I want to understand how this sum has been simplified:
$$\sum_{k=2}^{n} \big( \frac{3}{2} \big)^{k-1} = \sum_{k=1}^{n-1} \big( \frac{3}{2} \big)^{k} = \sum_{k=0}^{n-1} \big( \frac{3}{2} \big)^{k}-1 $$ (Up until here I understand how the indexes have been shifted).
But how is this
$$= \frac{1-(\frac{3}{2})^n}{1-\frac{3}{2}} - 1 = -2 \cdot \big(1- \big( \frac{3}{2} \big)^n \big)- 1 = \frac{3^n}{2^{n-1}} -3$$
Can someone explain what happened in these last $3$ steps?

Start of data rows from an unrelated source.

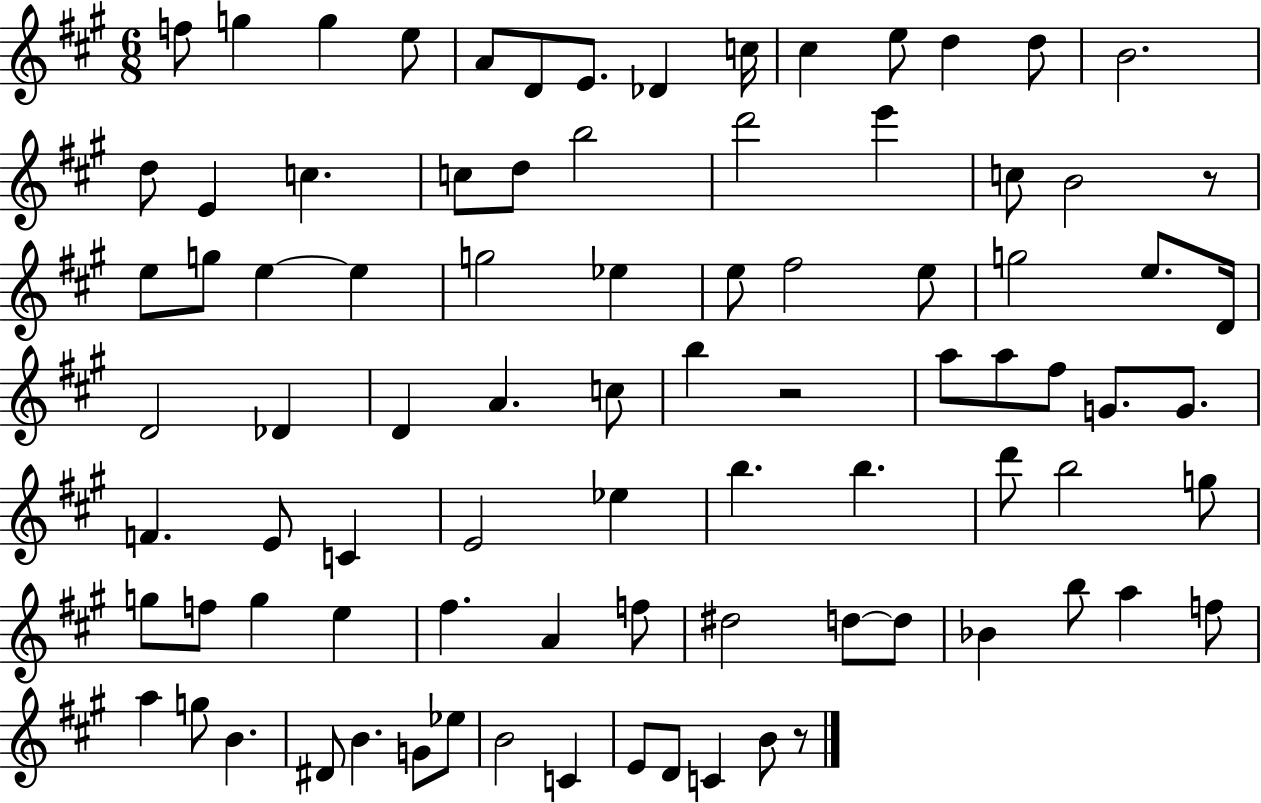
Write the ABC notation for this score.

X:1
T:Untitled
M:6/8
L:1/4
K:A
f/2 g g e/2 A/2 D/2 E/2 _D c/4 ^c e/2 d d/2 B2 d/2 E c c/2 d/2 b2 d'2 e' c/2 B2 z/2 e/2 g/2 e e g2 _e e/2 ^f2 e/2 g2 e/2 D/4 D2 _D D A c/2 b z2 a/2 a/2 ^f/2 G/2 G/2 F E/2 C E2 _e b b d'/2 b2 g/2 g/2 f/2 g e ^f A f/2 ^d2 d/2 d/2 _B b/2 a f/2 a g/2 B ^D/2 B G/2 _e/2 B2 C E/2 D/2 C B/2 z/2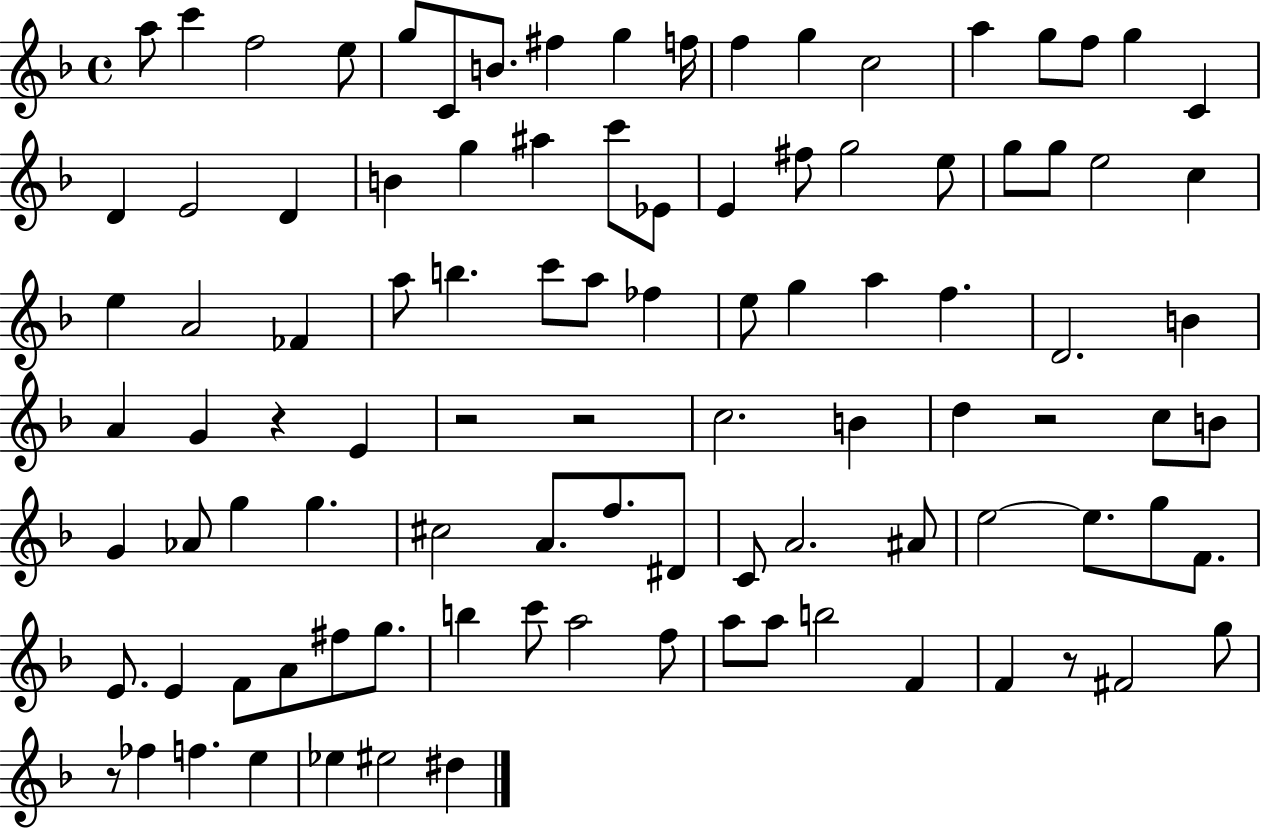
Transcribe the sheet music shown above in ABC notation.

X:1
T:Untitled
M:4/4
L:1/4
K:F
a/2 c' f2 e/2 g/2 C/2 B/2 ^f g f/4 f g c2 a g/2 f/2 g C D E2 D B g ^a c'/2 _E/2 E ^f/2 g2 e/2 g/2 g/2 e2 c e A2 _F a/2 b c'/2 a/2 _f e/2 g a f D2 B A G z E z2 z2 c2 B d z2 c/2 B/2 G _A/2 g g ^c2 A/2 f/2 ^D/2 C/2 A2 ^A/2 e2 e/2 g/2 F/2 E/2 E F/2 A/2 ^f/2 g/2 b c'/2 a2 f/2 a/2 a/2 b2 F F z/2 ^F2 g/2 z/2 _f f e _e ^e2 ^d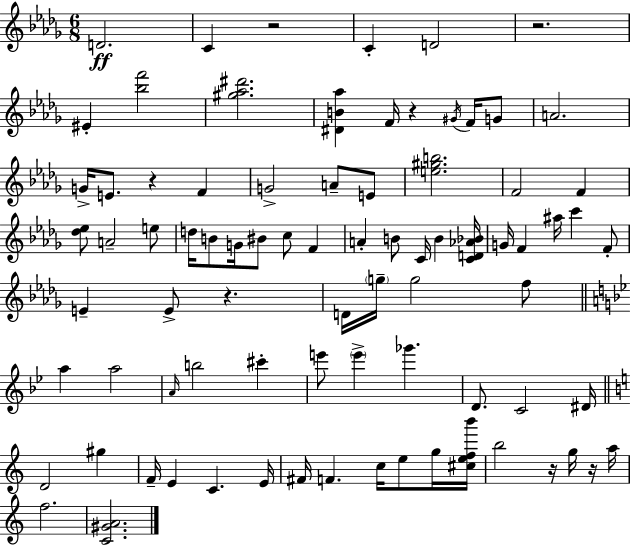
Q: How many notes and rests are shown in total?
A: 82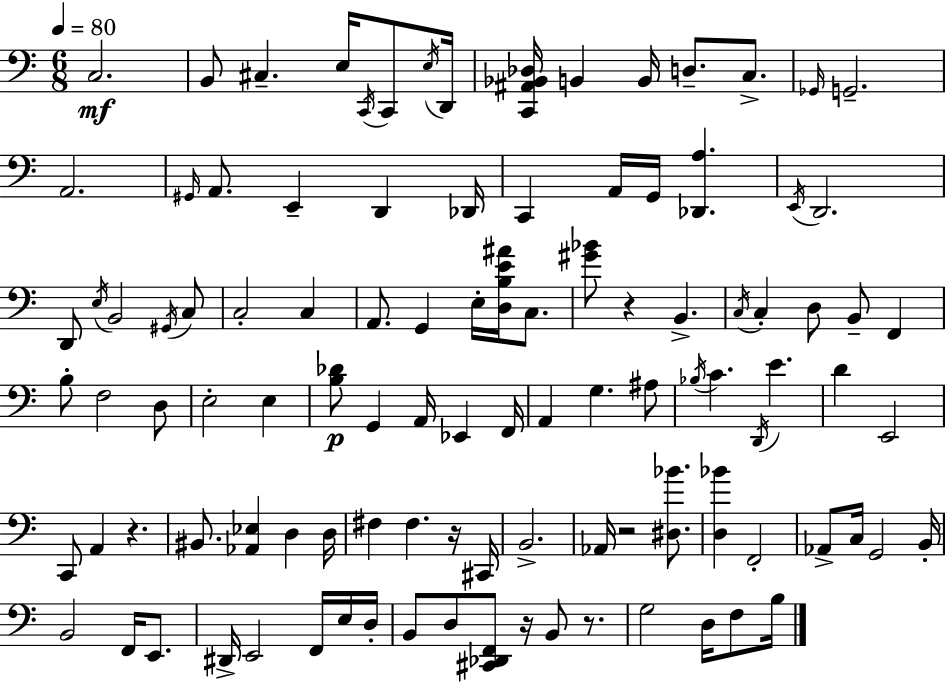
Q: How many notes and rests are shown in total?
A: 105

The first step is just the sum of a geometric series. We have $$1+a+a^2+\dots+a^{n-1}=\frac{a^n-1}{a-1}$$ That is easy to prove: suppose the sum is $S$. Then $aS$ is the same as $S$ except for the addition of the term $a^n$ and the deletion of the term 1, so subtracting we get the result.
The second step is that dividing by $1-\frac{3}{2}$ is the same as multiplying by $-2$.
The third step is just multiplying by $-2$ and noting that $-2-1=-3$.